What is important is that Kyiv and Chisinau have been cooperating (quite successfully) in apprehending Moldovan militants (including those from the breakaway Dniester region) heading to join the war in Donbas or returning from there. The two countries' law enforcers regularly shared information on potential militants and Moldova-based masterminds of separatism in Ukraine. By the way, let me remind you that back on 6 April 2015, Dodon's supporters participated in the so-called "Bessarabia congress" in Odesa where they read out their leader's welcome speech. LB.ua has learned, Dodon is still listed as a persona non grata in Ukraine.
Also, it was the SIS which practically beheaded the Russian military contingent in the breakaway Dniester region: Russian officers from the Dniester contingent arriving from Russia at Chisinau airport were sent back while the servicemen staying in the region were only allowed to leave. Thus the Russian military contingent in the Dniester region currently has only a handful of senior officers who binge drink on a horrible scale. This significantly cuts the risks of a stab in Ukraine's back from the side of the militarized breakaway Dniester region which has long been a Russian puppet.
Clearly, had Dodon maintained control over the SIS, he would have put his protégé in charge of the special service with his first decree. And Moldova's regional security cooperation with Ukraine would have gradually been wound up, with Russian servicemen trickling back to the Dniester region.
Besides, the Kremlin propaganda, which is already at ease in Moldova amid the absence of counteraction from Moldovan law enforcers, would have been able to double up its efforts. It would have expanded its audience, working not only for the internal, Moldovan one but for the foreign one – Moldova could become a foothold for the destabilization of the Ukrainian part of Bessarabia, namely Odesa Region.

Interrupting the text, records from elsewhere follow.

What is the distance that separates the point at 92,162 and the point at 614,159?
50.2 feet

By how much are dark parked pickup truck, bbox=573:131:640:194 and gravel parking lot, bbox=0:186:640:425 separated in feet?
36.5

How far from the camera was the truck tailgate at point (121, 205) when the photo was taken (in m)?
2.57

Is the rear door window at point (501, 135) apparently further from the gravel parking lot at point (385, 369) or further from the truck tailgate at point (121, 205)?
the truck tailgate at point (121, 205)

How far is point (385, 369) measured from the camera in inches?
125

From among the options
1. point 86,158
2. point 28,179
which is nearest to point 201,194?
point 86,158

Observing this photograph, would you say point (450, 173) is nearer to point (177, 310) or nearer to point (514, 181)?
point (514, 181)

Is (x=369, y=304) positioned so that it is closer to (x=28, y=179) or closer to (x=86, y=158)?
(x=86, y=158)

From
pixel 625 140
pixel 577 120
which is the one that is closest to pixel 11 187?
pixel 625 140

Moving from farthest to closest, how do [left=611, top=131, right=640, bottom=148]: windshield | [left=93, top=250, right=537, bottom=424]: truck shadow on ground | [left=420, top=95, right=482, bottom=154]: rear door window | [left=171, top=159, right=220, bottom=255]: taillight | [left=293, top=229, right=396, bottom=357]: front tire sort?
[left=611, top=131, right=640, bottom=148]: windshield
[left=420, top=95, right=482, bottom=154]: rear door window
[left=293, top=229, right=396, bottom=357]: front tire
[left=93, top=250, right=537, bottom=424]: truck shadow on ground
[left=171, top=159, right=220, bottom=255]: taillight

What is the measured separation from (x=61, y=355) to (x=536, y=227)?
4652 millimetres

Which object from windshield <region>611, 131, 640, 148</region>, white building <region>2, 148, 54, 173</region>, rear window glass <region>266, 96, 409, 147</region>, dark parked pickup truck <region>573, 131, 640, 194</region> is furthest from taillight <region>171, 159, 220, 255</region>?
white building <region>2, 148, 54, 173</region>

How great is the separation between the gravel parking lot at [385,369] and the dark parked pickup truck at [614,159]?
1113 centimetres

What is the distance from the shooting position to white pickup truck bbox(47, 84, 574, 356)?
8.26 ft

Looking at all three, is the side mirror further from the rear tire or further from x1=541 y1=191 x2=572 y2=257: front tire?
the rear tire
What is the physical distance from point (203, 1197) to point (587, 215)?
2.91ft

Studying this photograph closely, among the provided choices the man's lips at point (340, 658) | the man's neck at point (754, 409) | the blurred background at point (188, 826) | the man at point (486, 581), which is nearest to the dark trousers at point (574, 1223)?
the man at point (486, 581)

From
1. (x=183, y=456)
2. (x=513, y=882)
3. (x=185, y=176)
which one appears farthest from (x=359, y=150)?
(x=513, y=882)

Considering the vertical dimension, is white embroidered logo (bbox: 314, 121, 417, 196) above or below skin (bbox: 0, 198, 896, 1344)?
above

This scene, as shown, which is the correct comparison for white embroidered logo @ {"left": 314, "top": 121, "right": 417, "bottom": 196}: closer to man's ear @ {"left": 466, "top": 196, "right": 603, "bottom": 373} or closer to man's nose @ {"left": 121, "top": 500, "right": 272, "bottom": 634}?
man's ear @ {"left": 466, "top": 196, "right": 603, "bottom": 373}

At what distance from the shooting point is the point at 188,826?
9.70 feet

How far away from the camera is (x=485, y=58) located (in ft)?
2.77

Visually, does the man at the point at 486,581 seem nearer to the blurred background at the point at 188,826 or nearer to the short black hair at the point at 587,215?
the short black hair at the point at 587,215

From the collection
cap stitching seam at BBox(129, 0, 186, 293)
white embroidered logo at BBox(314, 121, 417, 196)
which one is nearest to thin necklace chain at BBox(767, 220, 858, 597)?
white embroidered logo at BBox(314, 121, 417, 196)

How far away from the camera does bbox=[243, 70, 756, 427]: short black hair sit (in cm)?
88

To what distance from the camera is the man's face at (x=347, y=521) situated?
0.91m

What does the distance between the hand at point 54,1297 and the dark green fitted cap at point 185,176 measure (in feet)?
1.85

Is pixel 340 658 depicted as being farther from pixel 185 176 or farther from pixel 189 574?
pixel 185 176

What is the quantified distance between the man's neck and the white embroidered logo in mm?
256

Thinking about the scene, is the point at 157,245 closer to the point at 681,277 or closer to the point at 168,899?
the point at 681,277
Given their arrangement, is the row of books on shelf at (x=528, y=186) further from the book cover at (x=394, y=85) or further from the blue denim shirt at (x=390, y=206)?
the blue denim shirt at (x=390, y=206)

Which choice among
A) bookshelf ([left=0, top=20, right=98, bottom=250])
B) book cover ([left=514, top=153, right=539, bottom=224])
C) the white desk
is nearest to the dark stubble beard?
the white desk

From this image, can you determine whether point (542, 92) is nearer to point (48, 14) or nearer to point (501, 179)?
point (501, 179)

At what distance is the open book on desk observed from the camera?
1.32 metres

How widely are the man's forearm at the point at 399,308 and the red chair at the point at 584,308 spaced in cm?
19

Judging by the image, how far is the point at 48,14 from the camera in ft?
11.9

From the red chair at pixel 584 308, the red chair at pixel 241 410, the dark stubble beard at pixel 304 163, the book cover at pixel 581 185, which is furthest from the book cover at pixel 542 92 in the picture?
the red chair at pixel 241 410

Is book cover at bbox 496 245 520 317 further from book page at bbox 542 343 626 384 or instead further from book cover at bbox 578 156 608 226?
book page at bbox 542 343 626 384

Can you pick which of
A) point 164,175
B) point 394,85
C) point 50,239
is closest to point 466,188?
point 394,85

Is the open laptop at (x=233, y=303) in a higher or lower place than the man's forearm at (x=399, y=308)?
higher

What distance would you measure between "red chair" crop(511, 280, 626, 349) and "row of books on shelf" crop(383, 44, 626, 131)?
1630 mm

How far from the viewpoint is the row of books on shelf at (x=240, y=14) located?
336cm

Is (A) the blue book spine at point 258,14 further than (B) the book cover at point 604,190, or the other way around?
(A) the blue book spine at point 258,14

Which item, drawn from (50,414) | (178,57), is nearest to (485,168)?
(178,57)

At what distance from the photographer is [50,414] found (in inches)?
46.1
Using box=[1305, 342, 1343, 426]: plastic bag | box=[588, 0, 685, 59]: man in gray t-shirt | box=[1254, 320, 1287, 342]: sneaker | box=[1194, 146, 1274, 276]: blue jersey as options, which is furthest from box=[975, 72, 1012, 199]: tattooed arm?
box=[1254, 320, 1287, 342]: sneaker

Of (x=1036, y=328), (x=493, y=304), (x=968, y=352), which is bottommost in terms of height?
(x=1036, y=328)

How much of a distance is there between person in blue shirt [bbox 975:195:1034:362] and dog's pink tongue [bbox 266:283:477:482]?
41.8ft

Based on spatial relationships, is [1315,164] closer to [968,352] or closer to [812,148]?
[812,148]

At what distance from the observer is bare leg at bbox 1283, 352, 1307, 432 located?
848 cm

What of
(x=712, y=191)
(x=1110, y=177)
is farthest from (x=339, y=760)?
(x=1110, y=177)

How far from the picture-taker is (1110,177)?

LB.ua's ministerial sources say Russia has adopted a strategic decision to prevent Ukraine from staying in its current borders and will seek to ensure its further disintegration by imposing a federative-confederative system on Ukraine (Moscow's latest statements and following events in Ukraine only attest to this).
This strategy will be further implemented despite incumbent Russian President Putin's soothing statements or even his possible replacement (an early election, a change of status, illness, death and so on) because there are radicals around him who are even more extreme than he is.
Moldova is assigned its own role in this context: Chisinau should be brought back into the Russian orbit of influence in order to squeeze Odesa Region in a couple of years between Moldova (with its manually-controlled authorities, whose president promised to turn the country into a federation consisting of the absolutely pro-Russian Dniester region and Gagauzia and somewhat pro-Russian Moldova itself) and Crimea which was occupied by Russia and stocked full of arms (where, by the way, the Russian troops practise landing from the sea).
Thus, according to the Kremlin's strategic plot, Odesa Region must become a key link in a land corridor from Crimea to Moldova and the Dniester region.
So, let me repeat myself, Dodon's loss of influence, including on the uniformed agencies, spells good news for Ukraine. Now we should observe whether he manages to reformat parliament to his taste. And certainly we should look at Plahotniuc's behaviour. Because, as one Moldovan pundit joked when he talked to LB.ua, "in Ukraine, there is an oligarchy, in Moldova, there is a monarchy".